▶ [Genanntes Ziel a]: Zähl, in wie vielen Zeilen der Einträge das Wort „great“ vorkommt, und nenn nur die Zahl. Groß- und Kleinschreibung zählt dabei.

▶ [Auszug]:
Bürgermeisterin Maria Unger neben Regierungspräsident Andreas Wiebe Foto: R. Vornbäumen

Wischnewski würdigte die Stiftung mit den Worten: „Das ist ein großer Wert“ und wünschte den Stiftern:  „Ich hoffe, dass Sie erfolgreich sein können, dass viele junge Menschen, drüben und hier, angesprochen werden können. Und dass das, was wir tun, dem Frieden und damit den Menschen dient.“
„Ohne Begegnungen können wir keine Verständigung schaffen.“ Gastredner Seine Exzellenz Abdallah Frangi stimmte mit seinem Freund Wischnewski überein. Der Frieden im Nahen Osten könne nicht auf einer militärischen Lösung beruhen. Frangi dankte Deutschland für die vielfältige Unterstützung beim Aufbau der Infrastruktur in den palästinensischen Gebieten und bei der Initiierung von Begegnungen zwischen Israelis und Palästinensern. Gerade in der heutigen Zeit der Konfrontation sei die neue Stiftung Begegnung ein wichtiger Beitrag der Menschen „von unten“, den Frieden im Heiligen Land zu schaffen.

▶ [Gezeigte Einträge]:
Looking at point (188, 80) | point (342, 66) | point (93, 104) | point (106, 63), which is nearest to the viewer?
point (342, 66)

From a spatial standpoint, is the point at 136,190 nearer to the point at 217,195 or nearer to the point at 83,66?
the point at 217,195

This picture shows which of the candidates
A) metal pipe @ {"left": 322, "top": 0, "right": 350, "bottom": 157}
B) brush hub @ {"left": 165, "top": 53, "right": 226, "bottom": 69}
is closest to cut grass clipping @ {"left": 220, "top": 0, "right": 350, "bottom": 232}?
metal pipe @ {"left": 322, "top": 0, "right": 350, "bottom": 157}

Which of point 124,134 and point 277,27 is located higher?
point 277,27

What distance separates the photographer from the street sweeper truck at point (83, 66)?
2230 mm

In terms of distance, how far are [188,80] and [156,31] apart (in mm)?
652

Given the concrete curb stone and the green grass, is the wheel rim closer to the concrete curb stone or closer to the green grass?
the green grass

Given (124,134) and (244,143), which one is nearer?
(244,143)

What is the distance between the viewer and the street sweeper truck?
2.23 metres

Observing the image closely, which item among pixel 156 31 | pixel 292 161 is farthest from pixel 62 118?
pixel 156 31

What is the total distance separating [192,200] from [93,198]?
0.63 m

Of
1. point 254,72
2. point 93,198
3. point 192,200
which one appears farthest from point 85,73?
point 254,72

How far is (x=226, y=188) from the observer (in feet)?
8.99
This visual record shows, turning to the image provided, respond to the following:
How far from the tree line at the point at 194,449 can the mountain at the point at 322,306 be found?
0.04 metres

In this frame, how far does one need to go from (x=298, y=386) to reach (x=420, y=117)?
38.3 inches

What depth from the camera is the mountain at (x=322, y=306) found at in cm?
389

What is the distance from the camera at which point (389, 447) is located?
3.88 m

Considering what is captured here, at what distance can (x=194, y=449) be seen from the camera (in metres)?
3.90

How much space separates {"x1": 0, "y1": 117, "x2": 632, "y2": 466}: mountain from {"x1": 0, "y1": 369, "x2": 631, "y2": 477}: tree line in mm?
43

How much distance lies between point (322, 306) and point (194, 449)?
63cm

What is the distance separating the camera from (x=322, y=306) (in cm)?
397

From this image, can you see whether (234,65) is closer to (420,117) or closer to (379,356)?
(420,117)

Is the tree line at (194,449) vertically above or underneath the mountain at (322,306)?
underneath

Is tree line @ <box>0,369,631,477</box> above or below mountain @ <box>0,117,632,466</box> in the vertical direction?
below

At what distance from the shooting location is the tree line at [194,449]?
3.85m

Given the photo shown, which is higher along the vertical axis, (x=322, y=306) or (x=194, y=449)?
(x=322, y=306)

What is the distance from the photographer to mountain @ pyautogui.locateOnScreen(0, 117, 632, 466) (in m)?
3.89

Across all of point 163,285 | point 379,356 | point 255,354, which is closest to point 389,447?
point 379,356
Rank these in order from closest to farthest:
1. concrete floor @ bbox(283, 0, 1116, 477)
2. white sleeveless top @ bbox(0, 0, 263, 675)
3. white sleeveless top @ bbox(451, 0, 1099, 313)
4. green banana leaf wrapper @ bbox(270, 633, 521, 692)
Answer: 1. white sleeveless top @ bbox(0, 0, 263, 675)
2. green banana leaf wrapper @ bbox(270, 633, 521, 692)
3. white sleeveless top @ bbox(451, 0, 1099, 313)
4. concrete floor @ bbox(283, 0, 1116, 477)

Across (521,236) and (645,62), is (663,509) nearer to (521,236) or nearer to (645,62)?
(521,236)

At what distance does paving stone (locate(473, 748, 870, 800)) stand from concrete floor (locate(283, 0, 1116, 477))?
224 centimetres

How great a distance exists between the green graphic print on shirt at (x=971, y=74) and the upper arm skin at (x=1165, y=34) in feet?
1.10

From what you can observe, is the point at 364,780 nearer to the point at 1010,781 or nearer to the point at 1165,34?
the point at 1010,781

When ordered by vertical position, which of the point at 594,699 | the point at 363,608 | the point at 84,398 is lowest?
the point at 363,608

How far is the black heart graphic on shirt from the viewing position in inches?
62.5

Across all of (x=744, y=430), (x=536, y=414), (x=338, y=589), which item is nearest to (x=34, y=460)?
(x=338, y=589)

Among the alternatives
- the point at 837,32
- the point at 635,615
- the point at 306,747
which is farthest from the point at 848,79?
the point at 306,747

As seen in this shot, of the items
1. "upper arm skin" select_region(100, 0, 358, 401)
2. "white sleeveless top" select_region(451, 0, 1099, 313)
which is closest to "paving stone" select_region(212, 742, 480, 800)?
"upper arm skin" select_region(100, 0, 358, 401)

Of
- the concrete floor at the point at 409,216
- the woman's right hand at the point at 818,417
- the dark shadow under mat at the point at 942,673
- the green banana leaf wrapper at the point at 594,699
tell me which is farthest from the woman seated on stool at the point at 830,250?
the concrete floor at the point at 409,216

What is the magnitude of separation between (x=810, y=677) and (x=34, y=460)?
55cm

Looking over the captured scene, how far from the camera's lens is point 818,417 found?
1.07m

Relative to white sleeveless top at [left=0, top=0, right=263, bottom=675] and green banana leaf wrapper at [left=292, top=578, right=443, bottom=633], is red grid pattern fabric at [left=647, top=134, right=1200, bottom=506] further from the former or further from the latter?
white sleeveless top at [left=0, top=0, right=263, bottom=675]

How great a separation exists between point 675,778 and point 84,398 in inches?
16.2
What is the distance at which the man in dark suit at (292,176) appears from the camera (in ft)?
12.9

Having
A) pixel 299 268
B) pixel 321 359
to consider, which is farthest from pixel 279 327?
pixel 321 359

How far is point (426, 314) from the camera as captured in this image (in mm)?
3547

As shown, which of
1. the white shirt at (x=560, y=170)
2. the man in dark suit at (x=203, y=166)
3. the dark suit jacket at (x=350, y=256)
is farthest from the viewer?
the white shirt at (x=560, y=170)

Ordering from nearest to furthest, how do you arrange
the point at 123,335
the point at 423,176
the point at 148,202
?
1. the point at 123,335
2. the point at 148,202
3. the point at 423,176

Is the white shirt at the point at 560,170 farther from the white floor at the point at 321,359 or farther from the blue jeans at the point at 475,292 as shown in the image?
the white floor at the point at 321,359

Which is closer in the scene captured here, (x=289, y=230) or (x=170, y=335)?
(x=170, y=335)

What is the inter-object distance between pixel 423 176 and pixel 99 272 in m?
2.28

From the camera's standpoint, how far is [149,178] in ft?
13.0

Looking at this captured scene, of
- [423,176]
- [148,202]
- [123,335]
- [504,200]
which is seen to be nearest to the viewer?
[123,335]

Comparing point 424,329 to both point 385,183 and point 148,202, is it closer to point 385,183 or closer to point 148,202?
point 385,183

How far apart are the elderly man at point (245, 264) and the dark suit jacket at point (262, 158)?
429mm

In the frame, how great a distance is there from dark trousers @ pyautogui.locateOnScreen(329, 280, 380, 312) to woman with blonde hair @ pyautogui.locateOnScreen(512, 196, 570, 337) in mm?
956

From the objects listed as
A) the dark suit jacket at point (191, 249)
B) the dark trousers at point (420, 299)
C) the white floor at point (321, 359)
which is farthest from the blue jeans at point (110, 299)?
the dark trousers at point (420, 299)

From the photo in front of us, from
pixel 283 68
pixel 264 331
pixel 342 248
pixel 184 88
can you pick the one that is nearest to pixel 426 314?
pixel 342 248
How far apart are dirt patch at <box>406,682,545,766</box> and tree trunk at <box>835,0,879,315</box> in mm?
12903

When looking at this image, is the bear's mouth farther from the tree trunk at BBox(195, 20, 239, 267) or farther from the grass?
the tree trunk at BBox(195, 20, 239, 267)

▶ [Genanntes Ziel b]: Worauf kann der Frieden im Nahen Osten laut Frangi im Auszug nicht beruhen?

▶ [Endgültige Antwort a]: 3

▶ [Endgültige Antwort b]: Auf einer militärischen Lösung.